Hi Folks
A few comments on the gray water topic. Using the words “illegal” are pretty strong for this and each state may have something on the books about it so if in serious doubt in the area you are in, call the local Dept of Env. Conservation. Note I was referring strictly to the act of being illegal.
I have not “yet” seen a state park where a park “rule” does not exist making it against park policy to only dispose of gray water in the appropriate place. All Ohio state parks have a dumping spot every so often between camp sites. I have also seen this in the Provincial parks of Canada. Some are concrete block with a drain hole in the middle, others are level with the ground and contain crushed stones with a large metal pipe surrounding them to make a drain pit. Some of the pipe ones drain into actual tanks underground and then into a leach field. Others are just stone drain ways under ground. The end result is that the gray water from campers is disposed of in a concentrated place where it has minimal impact on the area in high use camping locations.
The problem with gray water is most people have all kinds of things in gray water. Chucks of food, heavy dish soaps, non biodegradable soaps and then there is the distance from fresh water ways issues. If the park services did not have rules and did not provide a dumping location, many campers would not practice low impact camping guidelines as they may not ever have heard of them. Things would be dumped every where. Ants go after the food and so do animals. Now nature is taking over and right on top of your campsite.
The Boy Scout hand book has guidelines of low impact camping and uses different guidelines for different areas. In bear country they are extremely strict on purpose and by design about what gets placed where by humans. Smellables are a big deal when you have 20,000 Scouts come thru and area every year. Even duct tape is considered a smellable and is to be hung in a bar bag every night. At the large use Scout camps in bear country, they have pipes in the ground to a leach field drain similar to the State Parks for gray water and that is “After” you have strained the water for food particles that get packed out back to base camp in a yum yum bag. (Yes after a few days of 90 F heat that bag turns all kinds of colors….) This is to keep all smellables from gray water out of the way of bears. The other list of bear essential camping goes on but this is the gray water part.

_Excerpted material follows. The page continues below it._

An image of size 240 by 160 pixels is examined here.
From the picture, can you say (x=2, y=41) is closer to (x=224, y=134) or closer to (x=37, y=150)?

If you are at base camp in a non bear area of the wilderness you dig a hole in the ground and dispose of the gray water away from fresh water supplies and cover the hole over when you leave camp. This is when you made your own campsite.
If you are only camping 1 night (again in non bear country), you strain out all food out and if a small qty of water, you give it a fling to disperse it over a large area to minimize impact a good distance away from where fellow campers are camping. Again only using biodegradable soap. This is used in areas where there are no prior rules and in open back country.
Even with our big TT we still have 3 dish tubes and when we have a big pile of dishes we do it the old way using the tubs. I wash, Cindy dries. Then we go dispose of it in the gray water pit at camp. Key is to think low impact. What does sort of boil me is campers who dump gray water where ever they feel like when the dump ring is 1 camp site away or worse right in front of there camp site…..

They never thought about what they where doing and what came come from it.
If a Ranger sees you fling gray water where ever and the park has rules, I’m sure they will come visit with you and explain the rules.
Practice low impact camping, take only memories and leave only foot prints.
Hope this helps explain some of this. Sorry if I got long winded, after living and breathing low impact camping and living it, anything less is really hard for me to do. The worst is seeing trash in the campsite. This to me is totally inexcusable.

OK I’ll get off my soap box now.
Go find one of those great non electric sites and have fun. They are generally better camp sites.